Page extract:

──────────

The client must aggregate the results from the disparate sources
and try to rank them correctly.
[0010] In effect, P2P query processing is distinct from that of
traditional search engines in that P2P query processing is a
two-step process. The independent servers first generate responses
to a query and then the clients must make sense of the responsive
results. In contrast, in traditional IR systems, all data are
centralized at a single site allowing a comprehensive search. This
allows the creation of an integrated result set based on the global
data set. Centralized servers can also perform optimizations, such
as ranking results based on previous user selections.
[0011] Much of today's work in P2P searching focuses on identifying
highly reliable peers and giving them specialized roles in
statistics maintenance, indexing, and routing. Much of the known
P2P improvement work proposes a focus on the architecture of P2P
file sharing systems to improve searching by identifying highly
reliable peers, and giving them specialized roles in statistics
maintenance, indexing, and routing. The performance of such systems
can be impressive; however, the application domain is different
than the one presently considered. The present invention makes no
assumptions about the relative capabilities of the peers, and so is
likewise applicable to ad hoc environments, where functionality is
fully distributed among all participants.
SUMMARY OF THE INVENTION
[0012] Known P2P file sharing search accuracy is poor; thus, there
exists a need for its improvement. The method of the present
invention has been found experimentally to increase search accuracy
by up to 40% over known P2P searching approaches. An embodiment of
the present invention also provides a lower degree improved search
accuracy with decreased cost as compared to not employing the
invention.
[0013] It is noted that within other fields of traditional
information management, such as Information Retrieval (IR),
discussed above, and Database Management Systems (DBMS), various
schemes are used for refining searches. However, the techniques
known in these fields are not considered analogous, applicable
and/or transferable to the field of known P2P file sharing systems.
In DBMS, query results are, by definition, completely accurate.
That is, all correct answers are returned, namely 100% recall, and
all returned answers are correct, namely 100% precision. In DBMS
searching, any query refinement is defined in terms of query
optimization for timing performance, not accuracy of results. Thus,
DBMS querying is unrelated to the present invention.
[0014] The general object of the invention can be attained, at
least in part, through a method for implementing a search in a
peer-to-peer (P2P) file sharing system. The method includes masking
(i.e., removing) at least one term in a query (i.e., a multi-term
query) entered into a client computer of the P2P system to obtain a
masked query, searching a plurality of server computers of the P2P
system using the masked query, and returning search results to the
client computer. The search results are presented to the user in a
human perceivable form through the client computer.
[0015] The invention further comprehends a method for implementing
a search in a peer-to-peer (P2P) file sharing system. The method
includes masking at least one term in a query entered into a client
computer of the P2P system to obtain a masked query. The masked
query is routed to a plurality of server computers and compared to
a file descriptor of at least one, and desirably each, server file
in each of the plurality of server computers, to identify a
plurality of matching server files. The server computers return to
the client computer as search results the file descriptor and a
mathematical identifier for each of the plurality of matching
server files. The client computer groups each of the search results
into one of a plurality of groups as a function of the mathematical
identifier, and ranks the plurality of groups.

──────────

Recorded data:
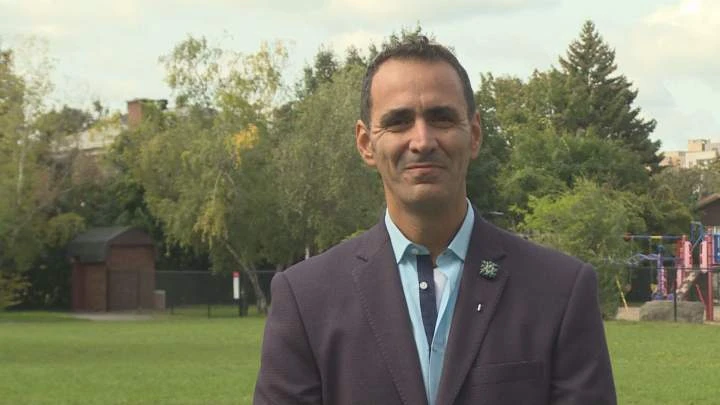 Quebec mayoral candidate wins race by 1 vote, incumbent seeking recount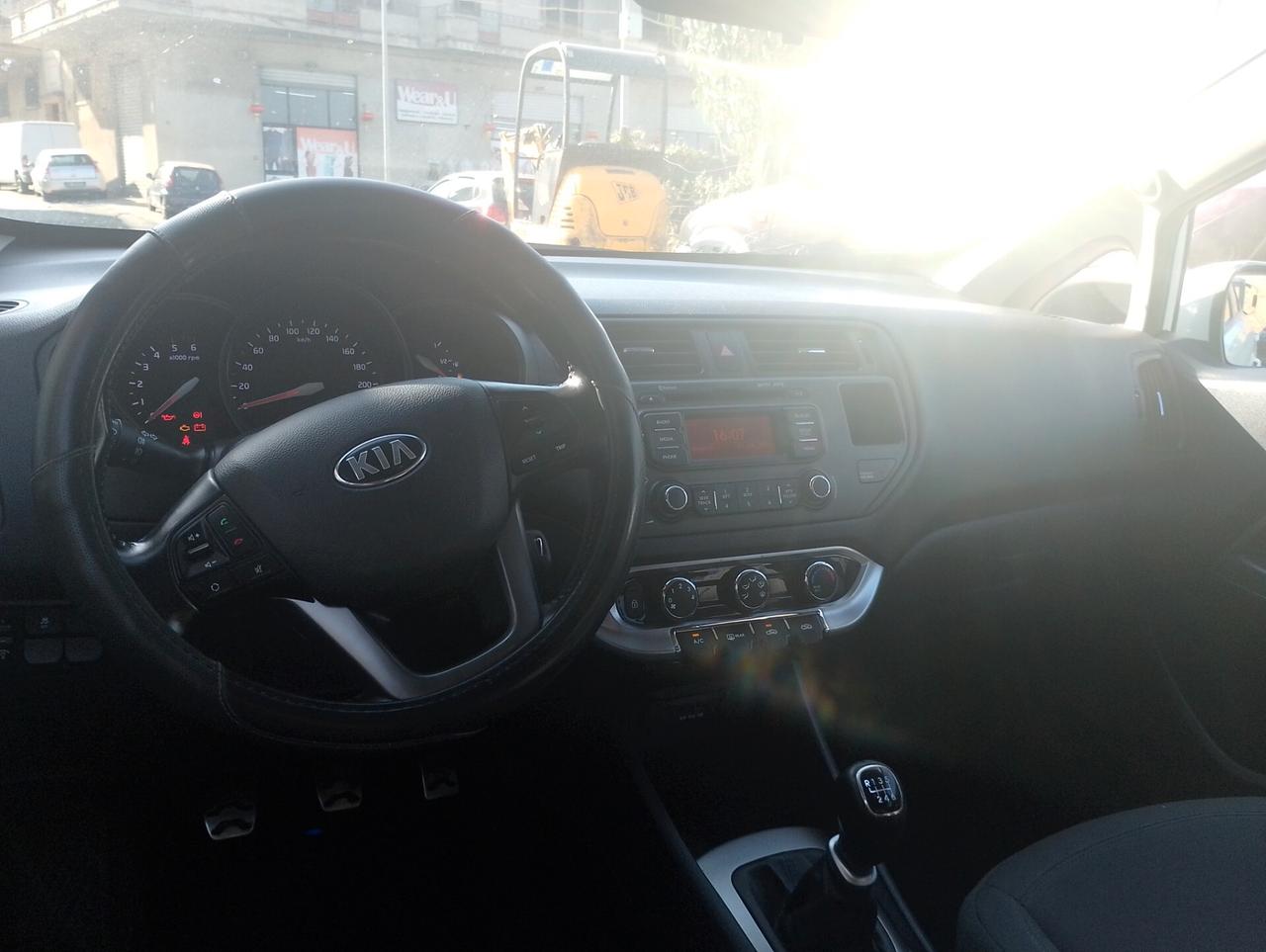 Kia Rio 1.4 CRDi 5p. Cool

──────────

Problem A: In the P2P search passage, copy out the text from "In DBMS, query" up to and including "the present invention.", switching "DBMS" to "relational database" wherever it occurs.
Problem B: Which specialized roles does the P2P search passage say highly reliable peers are given?
Use only the P2P search passage as your source here.

Answer space A:
In relational database, query results are, by definition, completely accurate.
That is, all correct answers are returned, namely 100% recall, and
all returned answers are correct, namely 100% precision. In relational database
searching, any query refinement is defined in terms of query
optimization for timing performance, not accuracy of results. Thus,
relational database querying is unrelated to the present invention.

Answer space B: Statistics maintenance, indexing, and routing.